AIM OF THE EXERCISE: Please output exactly the run of lines that starts at the line with "How far are" and ends at the last line of the records below.

Excerpts from a spatial dataset:
━━━

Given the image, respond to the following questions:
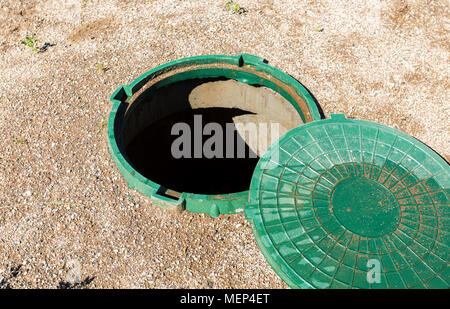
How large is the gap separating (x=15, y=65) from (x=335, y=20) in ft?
21.1

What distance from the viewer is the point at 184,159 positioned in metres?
10.2

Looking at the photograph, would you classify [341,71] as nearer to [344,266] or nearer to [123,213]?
[344,266]

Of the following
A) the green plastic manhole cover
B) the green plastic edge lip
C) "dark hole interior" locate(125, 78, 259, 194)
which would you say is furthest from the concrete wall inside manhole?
the green plastic manhole cover

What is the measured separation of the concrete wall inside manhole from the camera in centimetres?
784

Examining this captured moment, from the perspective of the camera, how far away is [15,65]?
25.7 ft

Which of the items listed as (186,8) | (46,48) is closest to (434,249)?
(186,8)

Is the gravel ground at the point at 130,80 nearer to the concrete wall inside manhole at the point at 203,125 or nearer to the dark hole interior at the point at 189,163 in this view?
the concrete wall inside manhole at the point at 203,125

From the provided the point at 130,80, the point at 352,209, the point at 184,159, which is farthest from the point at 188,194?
the point at 184,159

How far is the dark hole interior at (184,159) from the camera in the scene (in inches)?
323

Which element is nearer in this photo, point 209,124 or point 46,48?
point 46,48

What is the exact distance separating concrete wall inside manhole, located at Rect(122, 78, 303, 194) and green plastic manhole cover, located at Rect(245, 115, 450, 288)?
189 centimetres

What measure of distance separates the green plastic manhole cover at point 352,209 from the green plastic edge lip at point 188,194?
1.68 feet

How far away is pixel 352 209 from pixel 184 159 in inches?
227

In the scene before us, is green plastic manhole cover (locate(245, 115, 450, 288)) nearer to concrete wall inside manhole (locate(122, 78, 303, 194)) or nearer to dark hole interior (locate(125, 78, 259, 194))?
concrete wall inside manhole (locate(122, 78, 303, 194))
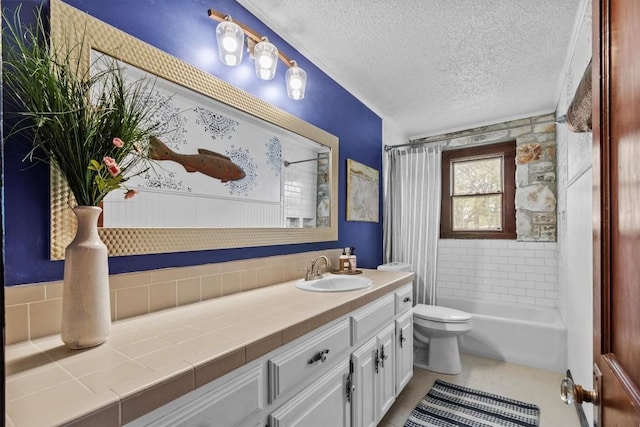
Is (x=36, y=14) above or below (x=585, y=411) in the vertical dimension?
above

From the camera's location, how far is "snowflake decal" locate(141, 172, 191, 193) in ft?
4.02

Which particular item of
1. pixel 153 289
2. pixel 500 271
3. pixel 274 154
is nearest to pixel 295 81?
pixel 274 154

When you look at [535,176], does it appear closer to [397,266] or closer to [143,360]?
[397,266]

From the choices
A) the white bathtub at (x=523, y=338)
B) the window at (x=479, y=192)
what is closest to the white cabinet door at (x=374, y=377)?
the white bathtub at (x=523, y=338)

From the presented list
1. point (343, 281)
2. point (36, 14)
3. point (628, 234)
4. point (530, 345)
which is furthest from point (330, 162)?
point (530, 345)

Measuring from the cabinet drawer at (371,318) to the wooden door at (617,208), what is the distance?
0.89m

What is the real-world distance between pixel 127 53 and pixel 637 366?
1635mm

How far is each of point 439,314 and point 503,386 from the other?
0.66 m

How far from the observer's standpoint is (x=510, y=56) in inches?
84.3

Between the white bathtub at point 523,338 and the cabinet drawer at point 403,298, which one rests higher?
the cabinet drawer at point 403,298

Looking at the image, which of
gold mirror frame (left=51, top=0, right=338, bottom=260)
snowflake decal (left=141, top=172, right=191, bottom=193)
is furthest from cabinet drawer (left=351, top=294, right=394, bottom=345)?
snowflake decal (left=141, top=172, right=191, bottom=193)

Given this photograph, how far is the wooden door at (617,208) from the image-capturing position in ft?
1.72

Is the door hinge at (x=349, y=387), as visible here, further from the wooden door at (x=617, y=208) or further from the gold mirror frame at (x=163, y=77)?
the wooden door at (x=617, y=208)

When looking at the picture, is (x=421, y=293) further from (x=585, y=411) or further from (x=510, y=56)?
(x=510, y=56)
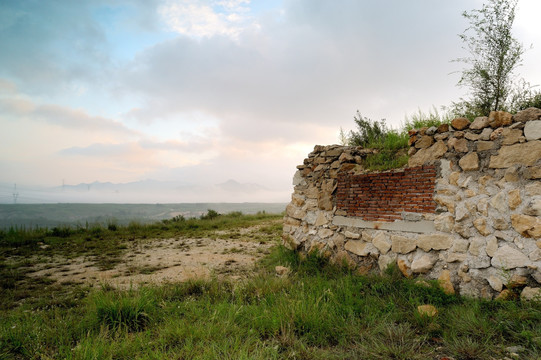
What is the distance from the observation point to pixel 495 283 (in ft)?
11.6

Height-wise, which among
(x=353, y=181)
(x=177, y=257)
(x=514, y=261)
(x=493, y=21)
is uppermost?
(x=493, y=21)

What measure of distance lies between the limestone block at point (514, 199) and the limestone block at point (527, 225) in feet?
0.41

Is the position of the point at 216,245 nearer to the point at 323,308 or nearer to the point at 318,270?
the point at 318,270

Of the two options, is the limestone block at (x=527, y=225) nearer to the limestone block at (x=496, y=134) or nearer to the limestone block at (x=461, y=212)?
the limestone block at (x=461, y=212)

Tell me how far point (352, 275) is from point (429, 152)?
2452 millimetres

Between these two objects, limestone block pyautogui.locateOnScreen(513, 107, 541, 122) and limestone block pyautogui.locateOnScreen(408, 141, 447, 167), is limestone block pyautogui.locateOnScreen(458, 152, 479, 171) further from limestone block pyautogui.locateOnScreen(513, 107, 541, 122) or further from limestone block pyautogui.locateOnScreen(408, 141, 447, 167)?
limestone block pyautogui.locateOnScreen(513, 107, 541, 122)

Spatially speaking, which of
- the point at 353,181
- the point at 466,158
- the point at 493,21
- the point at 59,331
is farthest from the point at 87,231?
the point at 493,21

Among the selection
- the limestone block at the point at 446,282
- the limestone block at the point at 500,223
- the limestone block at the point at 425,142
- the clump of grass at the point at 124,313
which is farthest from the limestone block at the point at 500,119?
the clump of grass at the point at 124,313

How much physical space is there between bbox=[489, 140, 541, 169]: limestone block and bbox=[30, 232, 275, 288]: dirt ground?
180 inches

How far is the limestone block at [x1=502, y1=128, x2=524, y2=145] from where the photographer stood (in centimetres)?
361

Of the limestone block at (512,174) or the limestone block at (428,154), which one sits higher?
the limestone block at (428,154)

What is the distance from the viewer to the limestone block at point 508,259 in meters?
3.39

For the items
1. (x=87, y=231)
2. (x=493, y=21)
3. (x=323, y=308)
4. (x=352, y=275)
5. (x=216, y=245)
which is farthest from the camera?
(x=87, y=231)

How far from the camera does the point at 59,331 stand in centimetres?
319
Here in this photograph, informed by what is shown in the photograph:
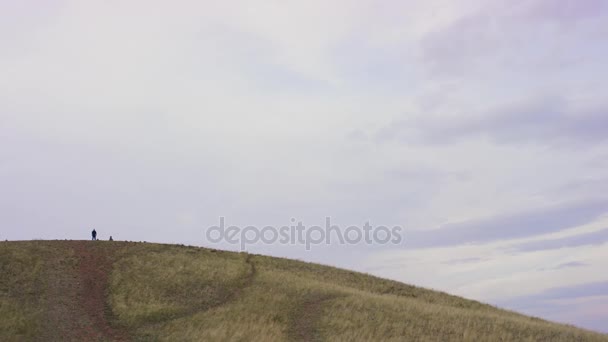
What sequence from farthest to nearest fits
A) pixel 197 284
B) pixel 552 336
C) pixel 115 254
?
pixel 115 254 < pixel 197 284 < pixel 552 336

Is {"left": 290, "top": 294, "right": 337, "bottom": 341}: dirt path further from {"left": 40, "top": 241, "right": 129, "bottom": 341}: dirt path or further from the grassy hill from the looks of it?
{"left": 40, "top": 241, "right": 129, "bottom": 341}: dirt path

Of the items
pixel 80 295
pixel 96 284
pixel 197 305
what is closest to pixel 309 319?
pixel 197 305

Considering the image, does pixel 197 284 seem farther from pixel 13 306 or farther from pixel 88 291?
pixel 13 306

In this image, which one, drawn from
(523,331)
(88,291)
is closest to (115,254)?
(88,291)

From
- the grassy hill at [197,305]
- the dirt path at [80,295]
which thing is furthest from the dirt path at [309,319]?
the dirt path at [80,295]

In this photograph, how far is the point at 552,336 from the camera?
122ft

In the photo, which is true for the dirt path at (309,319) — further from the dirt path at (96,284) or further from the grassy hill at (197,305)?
the dirt path at (96,284)

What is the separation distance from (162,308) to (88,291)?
5924 mm

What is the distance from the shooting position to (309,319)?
3884 centimetres

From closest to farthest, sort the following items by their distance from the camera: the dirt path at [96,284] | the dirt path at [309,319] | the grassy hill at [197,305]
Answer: the dirt path at [96,284]
the grassy hill at [197,305]
the dirt path at [309,319]

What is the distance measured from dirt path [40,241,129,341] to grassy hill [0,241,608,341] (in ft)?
0.21

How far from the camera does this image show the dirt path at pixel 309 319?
35.8 metres

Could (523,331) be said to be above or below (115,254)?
below

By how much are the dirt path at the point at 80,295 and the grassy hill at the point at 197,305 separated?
0.06m
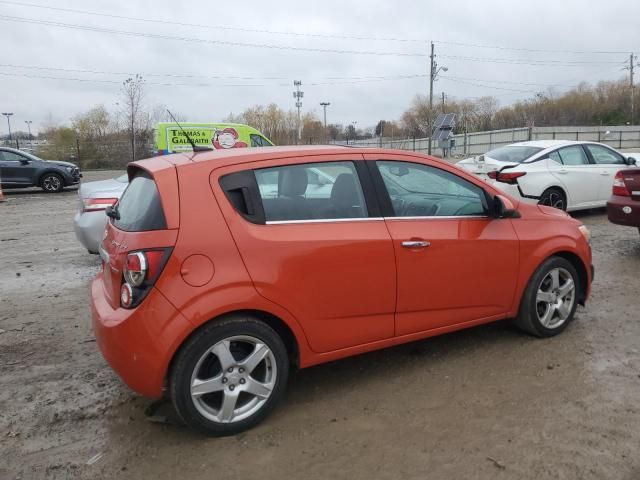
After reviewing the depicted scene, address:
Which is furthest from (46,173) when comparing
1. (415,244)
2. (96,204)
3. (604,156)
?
(415,244)

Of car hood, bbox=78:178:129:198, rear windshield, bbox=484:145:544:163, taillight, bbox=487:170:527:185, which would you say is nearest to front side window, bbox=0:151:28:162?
car hood, bbox=78:178:129:198

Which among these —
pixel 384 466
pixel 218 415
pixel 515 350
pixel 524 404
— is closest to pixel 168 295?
pixel 218 415

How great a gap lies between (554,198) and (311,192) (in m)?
7.45

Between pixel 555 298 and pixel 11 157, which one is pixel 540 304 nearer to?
pixel 555 298

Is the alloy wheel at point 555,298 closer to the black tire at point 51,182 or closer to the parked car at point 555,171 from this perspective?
the parked car at point 555,171

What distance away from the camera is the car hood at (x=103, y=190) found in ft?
22.2

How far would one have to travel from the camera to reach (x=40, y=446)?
291cm

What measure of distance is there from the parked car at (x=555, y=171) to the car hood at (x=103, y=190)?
237 inches

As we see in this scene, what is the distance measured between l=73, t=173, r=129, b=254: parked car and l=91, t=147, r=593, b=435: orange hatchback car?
323 cm

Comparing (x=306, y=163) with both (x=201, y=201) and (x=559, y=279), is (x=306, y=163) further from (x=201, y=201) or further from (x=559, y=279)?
(x=559, y=279)

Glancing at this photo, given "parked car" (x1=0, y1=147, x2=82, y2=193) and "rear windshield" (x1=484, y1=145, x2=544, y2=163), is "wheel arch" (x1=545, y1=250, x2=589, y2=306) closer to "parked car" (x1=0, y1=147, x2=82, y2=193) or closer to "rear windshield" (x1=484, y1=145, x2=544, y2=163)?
"rear windshield" (x1=484, y1=145, x2=544, y2=163)

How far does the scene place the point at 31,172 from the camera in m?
18.2

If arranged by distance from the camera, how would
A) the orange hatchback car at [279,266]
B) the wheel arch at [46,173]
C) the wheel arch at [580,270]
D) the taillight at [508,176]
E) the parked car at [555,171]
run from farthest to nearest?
the wheel arch at [46,173] < the parked car at [555,171] < the taillight at [508,176] < the wheel arch at [580,270] < the orange hatchback car at [279,266]

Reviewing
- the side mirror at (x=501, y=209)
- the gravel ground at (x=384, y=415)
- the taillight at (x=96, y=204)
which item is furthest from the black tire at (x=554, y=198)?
the taillight at (x=96, y=204)
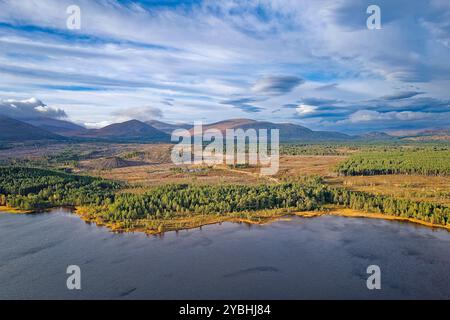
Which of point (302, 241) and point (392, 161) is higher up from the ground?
point (392, 161)

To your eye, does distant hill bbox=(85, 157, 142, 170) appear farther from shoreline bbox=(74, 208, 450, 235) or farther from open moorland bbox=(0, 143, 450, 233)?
shoreline bbox=(74, 208, 450, 235)

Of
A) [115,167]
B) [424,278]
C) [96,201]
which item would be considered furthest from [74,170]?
[424,278]

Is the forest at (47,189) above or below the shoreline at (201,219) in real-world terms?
above

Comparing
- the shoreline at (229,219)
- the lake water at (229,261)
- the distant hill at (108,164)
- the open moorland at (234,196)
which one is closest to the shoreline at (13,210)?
the open moorland at (234,196)

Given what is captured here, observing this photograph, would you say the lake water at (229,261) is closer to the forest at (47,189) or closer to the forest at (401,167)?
the forest at (47,189)

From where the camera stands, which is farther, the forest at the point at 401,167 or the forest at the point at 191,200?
the forest at the point at 401,167

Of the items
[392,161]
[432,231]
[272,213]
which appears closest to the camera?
[432,231]

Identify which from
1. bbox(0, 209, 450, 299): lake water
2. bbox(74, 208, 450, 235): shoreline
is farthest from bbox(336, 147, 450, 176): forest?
bbox(0, 209, 450, 299): lake water

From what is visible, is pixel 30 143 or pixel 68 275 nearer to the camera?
pixel 68 275
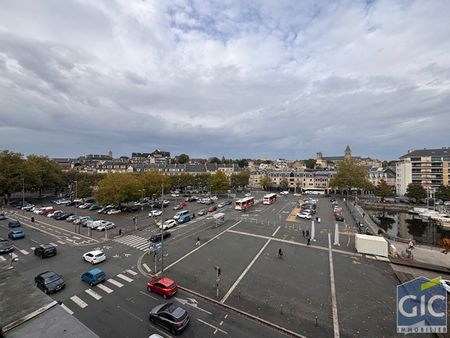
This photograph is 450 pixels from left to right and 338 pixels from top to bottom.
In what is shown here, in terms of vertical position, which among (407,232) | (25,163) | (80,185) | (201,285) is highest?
(25,163)

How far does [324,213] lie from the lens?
52812mm

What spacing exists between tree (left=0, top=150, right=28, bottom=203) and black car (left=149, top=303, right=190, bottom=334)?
62935 mm

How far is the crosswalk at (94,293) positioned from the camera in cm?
1641

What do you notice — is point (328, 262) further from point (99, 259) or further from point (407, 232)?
point (407, 232)

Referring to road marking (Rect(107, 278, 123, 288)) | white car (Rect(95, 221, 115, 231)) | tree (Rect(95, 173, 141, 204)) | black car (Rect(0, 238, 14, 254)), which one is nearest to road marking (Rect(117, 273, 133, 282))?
road marking (Rect(107, 278, 123, 288))

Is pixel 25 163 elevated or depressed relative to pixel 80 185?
elevated

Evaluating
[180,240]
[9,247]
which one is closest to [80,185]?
[9,247]

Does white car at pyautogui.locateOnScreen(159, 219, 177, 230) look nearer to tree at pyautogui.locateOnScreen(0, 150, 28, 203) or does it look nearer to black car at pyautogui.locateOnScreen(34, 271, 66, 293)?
black car at pyautogui.locateOnScreen(34, 271, 66, 293)

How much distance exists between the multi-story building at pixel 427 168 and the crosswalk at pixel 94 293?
98.0 m

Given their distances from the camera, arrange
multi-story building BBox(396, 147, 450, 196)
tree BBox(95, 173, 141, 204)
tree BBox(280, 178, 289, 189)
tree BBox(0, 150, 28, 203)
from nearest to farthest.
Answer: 1. tree BBox(95, 173, 141, 204)
2. tree BBox(0, 150, 28, 203)
3. multi-story building BBox(396, 147, 450, 196)
4. tree BBox(280, 178, 289, 189)

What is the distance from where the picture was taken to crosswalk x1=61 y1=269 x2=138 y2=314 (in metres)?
16.4

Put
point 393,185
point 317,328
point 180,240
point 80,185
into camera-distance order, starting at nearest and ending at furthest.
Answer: point 317,328 < point 180,240 < point 80,185 < point 393,185

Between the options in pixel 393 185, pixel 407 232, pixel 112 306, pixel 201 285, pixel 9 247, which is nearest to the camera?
pixel 112 306

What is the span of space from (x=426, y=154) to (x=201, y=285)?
10082cm
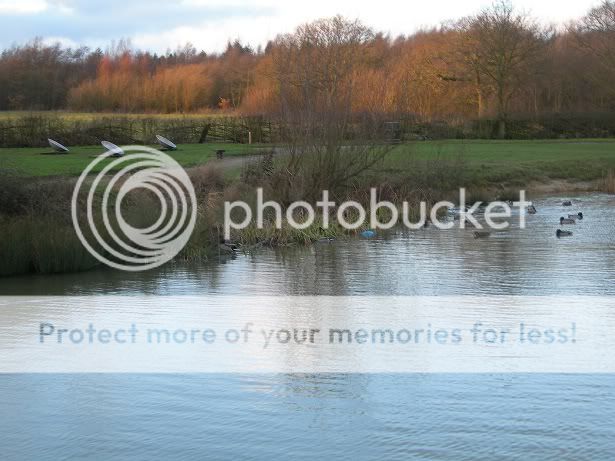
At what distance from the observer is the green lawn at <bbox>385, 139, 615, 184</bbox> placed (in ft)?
102

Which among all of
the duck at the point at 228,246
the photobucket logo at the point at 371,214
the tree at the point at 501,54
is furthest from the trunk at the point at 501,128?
the duck at the point at 228,246

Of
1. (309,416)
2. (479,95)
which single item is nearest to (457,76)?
(479,95)

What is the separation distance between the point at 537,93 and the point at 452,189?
3689cm

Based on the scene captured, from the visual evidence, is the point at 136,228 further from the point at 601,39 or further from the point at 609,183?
the point at 601,39

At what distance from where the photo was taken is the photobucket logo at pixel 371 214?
22.6 metres

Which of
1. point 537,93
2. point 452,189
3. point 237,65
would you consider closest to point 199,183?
point 452,189

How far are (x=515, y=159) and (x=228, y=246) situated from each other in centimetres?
2278

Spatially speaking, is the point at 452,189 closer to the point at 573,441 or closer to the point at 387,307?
the point at 387,307

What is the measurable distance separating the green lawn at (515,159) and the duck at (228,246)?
8.18 m

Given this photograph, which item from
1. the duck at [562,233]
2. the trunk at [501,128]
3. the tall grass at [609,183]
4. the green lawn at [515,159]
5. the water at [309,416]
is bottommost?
the water at [309,416]

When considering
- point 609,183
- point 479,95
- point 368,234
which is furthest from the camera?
point 479,95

━━━

FINISHED TASK:
How far are (x=515, y=159) and (x=228, y=246) situated from each other in centimetres?
2278

Spatially speaking, is the point at 452,189 closer to the point at 573,441 or closer to the point at 387,307?
the point at 387,307

What is the measurable distance separating the green lawn at (515,159) and the duck at (228,246)?
8.18 m

Given this photograph, which item from
1. the duck at [562,233]
2. the trunk at [501,128]
3. the tall grass at [609,183]
4. the green lawn at [515,159]
5. the water at [309,416]
is bottommost?
the water at [309,416]

When considering
- point 609,183
- point 479,95
- point 368,234
which is furthest from the camera?
point 479,95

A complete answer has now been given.